→ Исследуемый текст:

И последние спектакли я совсем активно делаю первый акт, что она его на самом деле - любит. Просто из тех людей, даже я сама знаю, что во мне есть эта черта, когда идея-фикс или идея какого-то собственного будущего начинает довлеть, и ты дальше, как личность, рабствуешь перед ней, и все твои вот эти эмоциональные точки начинают корежиться, засыпать и отмирать в какой-то момент, и разбудить их очень сложно.

И мне кажется, с Ириной произошло то же самое. Первый акт - это день рождения, все-таки - получившийся день рождения. И две сестры, и, не смотря на смерть отца, приход Вершинина. И в двадцать лет, когда человек, жаждущий любви, слышит признание в любви, мне кажется, что вот эта реплика "текут у меня слезы, это не нужно", - это только слезы радости и восторга, это такая высота духа их совместного, и Тузенбаха, и Ирины, это такое слитие, такое спаяние их совместное, что эти слезы могут только вот от такого дребезжащего восторга, как хрусталь. Вот такая чистота, сила, ясность.

И второй акт - такое сознательное отталкивание его, Тузенбаха, что "нет, все-таки есть мечта, все-таки есть Москва, эта жизнь не для меня, я стою чего-то лучшего, и там у меня где-то мой любимый, который достоин меня", и так далее, и так далее.

Третий акт - совсем поражение внутреннее, вот где-то с третьего акта начинается вновь воскрешение ее личности для меня. Потому что в третьем акте она осознает, что никто не виноват, кроме нее самой. Что все, что у нее было, она все разрушила. Гордо, очень торжественно, самоуверенно, но - разрушила. Раскромсала, раздробила и осталась ни с чем, и только с самообвинением конкретным, что "никто, ни Бог, ни судьба, ни сестры - никто не виноват, виновата одна я", одна Ирина, и спрашивать только с себя.

→ Набор данных:
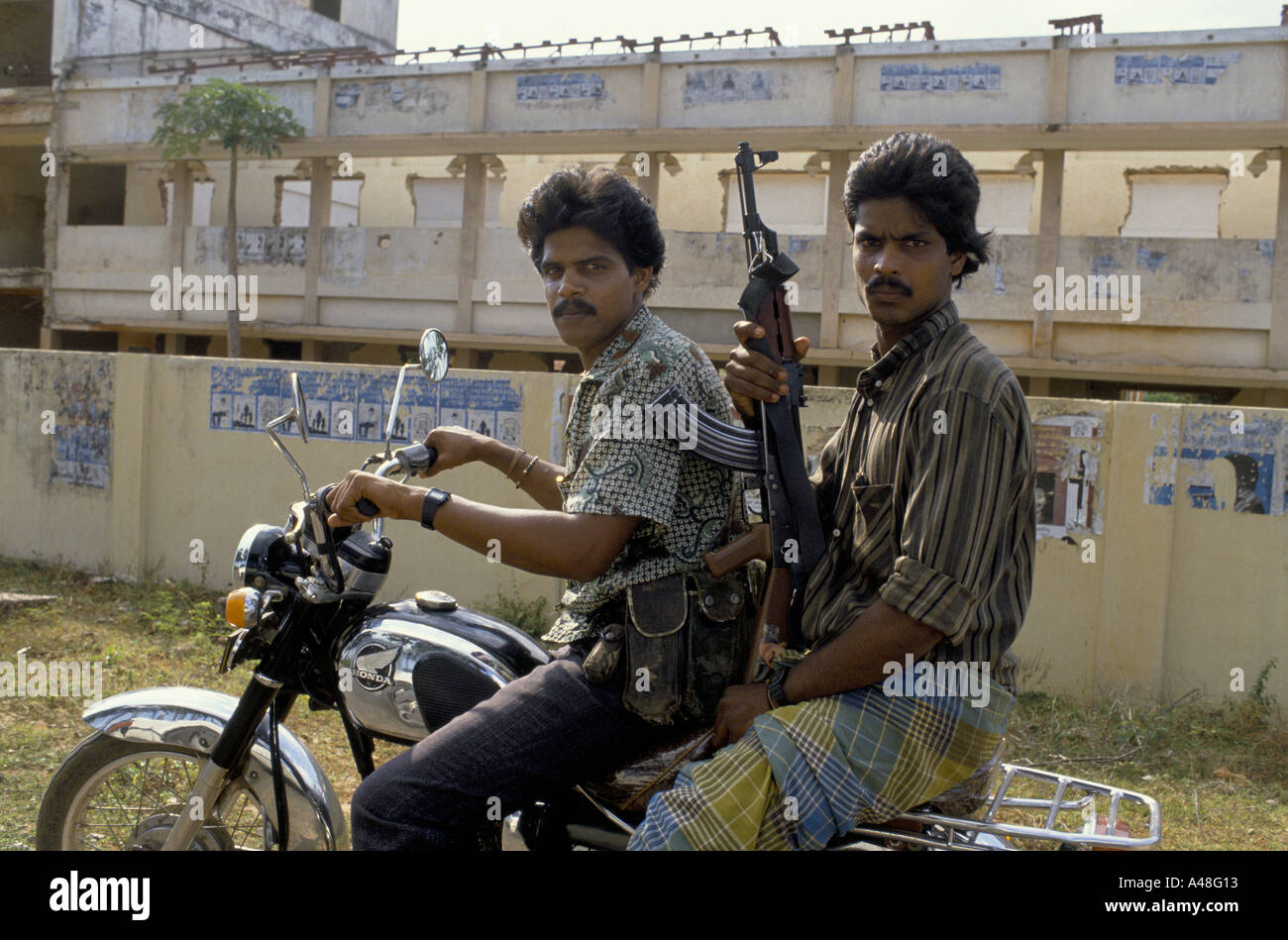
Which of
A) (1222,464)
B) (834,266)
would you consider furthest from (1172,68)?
(1222,464)

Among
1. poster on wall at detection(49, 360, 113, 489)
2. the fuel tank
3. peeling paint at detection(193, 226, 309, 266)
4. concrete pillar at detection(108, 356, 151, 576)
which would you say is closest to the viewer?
the fuel tank

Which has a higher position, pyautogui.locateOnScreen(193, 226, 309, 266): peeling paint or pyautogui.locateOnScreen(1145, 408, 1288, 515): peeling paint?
pyautogui.locateOnScreen(193, 226, 309, 266): peeling paint

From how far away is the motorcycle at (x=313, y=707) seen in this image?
2.21 meters

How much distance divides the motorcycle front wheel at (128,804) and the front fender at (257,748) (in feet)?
0.14

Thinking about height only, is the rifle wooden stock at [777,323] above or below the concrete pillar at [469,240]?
below

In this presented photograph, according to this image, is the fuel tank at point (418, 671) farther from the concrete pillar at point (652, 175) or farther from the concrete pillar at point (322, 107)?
the concrete pillar at point (322, 107)

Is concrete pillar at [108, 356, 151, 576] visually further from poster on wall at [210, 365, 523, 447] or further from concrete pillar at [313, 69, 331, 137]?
concrete pillar at [313, 69, 331, 137]

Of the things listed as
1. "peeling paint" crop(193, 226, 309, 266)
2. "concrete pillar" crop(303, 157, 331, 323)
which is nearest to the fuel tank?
"concrete pillar" crop(303, 157, 331, 323)

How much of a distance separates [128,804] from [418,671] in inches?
42.1

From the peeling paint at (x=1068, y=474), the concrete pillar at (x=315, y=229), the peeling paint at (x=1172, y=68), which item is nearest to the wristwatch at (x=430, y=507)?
the peeling paint at (x=1068, y=474)

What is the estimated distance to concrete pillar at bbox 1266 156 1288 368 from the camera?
50.6 ft

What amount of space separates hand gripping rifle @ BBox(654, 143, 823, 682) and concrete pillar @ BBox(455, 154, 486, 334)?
681 inches

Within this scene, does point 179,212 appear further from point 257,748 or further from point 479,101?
point 257,748

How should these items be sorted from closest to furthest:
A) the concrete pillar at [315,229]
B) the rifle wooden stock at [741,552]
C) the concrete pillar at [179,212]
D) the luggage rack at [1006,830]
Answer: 1. the luggage rack at [1006,830]
2. the rifle wooden stock at [741,552]
3. the concrete pillar at [315,229]
4. the concrete pillar at [179,212]
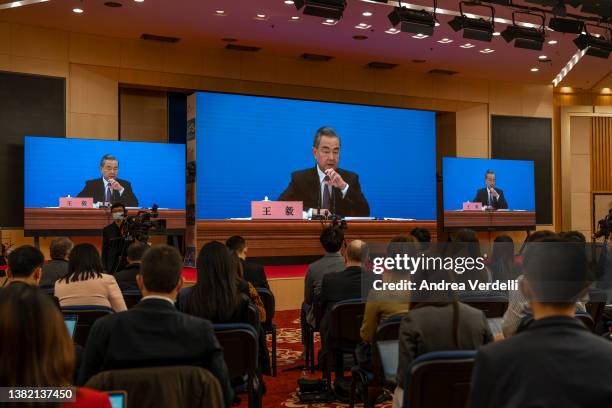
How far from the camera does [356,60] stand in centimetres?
1272

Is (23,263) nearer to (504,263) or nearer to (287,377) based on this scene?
(287,377)

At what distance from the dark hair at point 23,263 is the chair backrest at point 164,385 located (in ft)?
6.06

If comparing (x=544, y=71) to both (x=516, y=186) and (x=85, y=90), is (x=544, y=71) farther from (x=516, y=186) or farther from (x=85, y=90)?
(x=85, y=90)

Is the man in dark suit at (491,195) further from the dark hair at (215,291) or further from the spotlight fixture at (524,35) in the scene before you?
the dark hair at (215,291)

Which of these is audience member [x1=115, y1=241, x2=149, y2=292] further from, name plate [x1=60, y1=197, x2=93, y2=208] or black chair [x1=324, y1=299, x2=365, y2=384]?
name plate [x1=60, y1=197, x2=93, y2=208]

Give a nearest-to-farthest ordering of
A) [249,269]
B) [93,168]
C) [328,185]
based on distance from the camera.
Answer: [249,269]
[93,168]
[328,185]

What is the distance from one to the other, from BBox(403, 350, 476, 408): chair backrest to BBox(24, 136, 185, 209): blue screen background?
339 inches

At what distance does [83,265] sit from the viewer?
14.0 feet

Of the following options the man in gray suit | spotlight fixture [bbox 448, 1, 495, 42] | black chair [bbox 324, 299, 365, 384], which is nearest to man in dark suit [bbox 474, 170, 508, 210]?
spotlight fixture [bbox 448, 1, 495, 42]

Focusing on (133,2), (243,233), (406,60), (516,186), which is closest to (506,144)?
(516,186)

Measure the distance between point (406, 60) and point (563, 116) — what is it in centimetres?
492

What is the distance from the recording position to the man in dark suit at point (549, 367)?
153 centimetres

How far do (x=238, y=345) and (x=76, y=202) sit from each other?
24.9 ft

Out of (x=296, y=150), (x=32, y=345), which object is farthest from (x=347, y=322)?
(x=296, y=150)
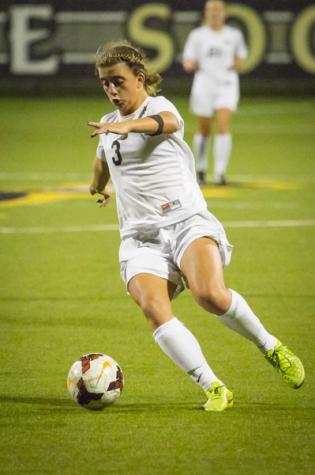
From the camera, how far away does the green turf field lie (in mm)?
6176

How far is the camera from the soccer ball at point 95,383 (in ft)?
22.8

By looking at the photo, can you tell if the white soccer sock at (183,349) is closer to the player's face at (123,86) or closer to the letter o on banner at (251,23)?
the player's face at (123,86)

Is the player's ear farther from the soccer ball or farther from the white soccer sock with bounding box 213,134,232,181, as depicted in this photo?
the white soccer sock with bounding box 213,134,232,181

→ Задания:
A – Продублируйте дословно фрагмент текста о роли Ирины между «И второй акт» и «и так далее.», включая оба края.
B – Продолжите текст о роли Ирины, начав сразу после его последнего предложения.
Записи представляют собой отдельный материал.

→ Ответы по заданиям:
A –
И второй акт - такое сознательное отталкивание его, Тузенбаха, что "нет, все-таки есть мечта, все-таки есть Москва, эта жизнь не для меня, я стою чего-то лучшего, и там у меня где-то мой любимый, который достоин меня", и так далее, и так далее.

B –
И четвертый акт - это уже настоящая любовь, когда ты еще на шлейфе тех, прошлых отношений, может быть, не можешь к нему приблизиться, к Тузенбаху, надо какое-то время.... И вот этот вот толчок с дуэлью, вот это вот инстинктивное ощущение драмы, какой-то трагической ситуации, ну, абсолютно инстинктивное. Ну, уже, как собака, уже... я не знаю, как падшая женщина, как последняя половая тряпка, уже догнать, ухватить - и задержать. И от того, что это не конкретно, и от того, что я допускаю эти мысли, и в то же время я не имею права допускать, потому что я могу преувеличивать и могу накликать. И все-таки это не может быть такой огромной расплатой, такой трагической расплатой за мои ошибки. И этого не может быть, потому что этого быть не может.

Потому что я уже познала это чувство любви, как Ирина, вернее, Ирина. И я уже им восхитилась, и я уже поняла, что вот оно, счастье, вот оно ходит рядом, вот оно стоит, вот оно смотрит на деревья, вот оно произносит последний монолог Тузенбаха, и уже цепляется, как послед, - ну, совсем, как последняя соломинка, которая ломается.

И даже когда он уходит, когда "я не пил сегодня кофе", вот эта замечательная чеховская реплика. И когда он уходит, это все-таки естественно - бросок к нему, но в то же время этого не может быть.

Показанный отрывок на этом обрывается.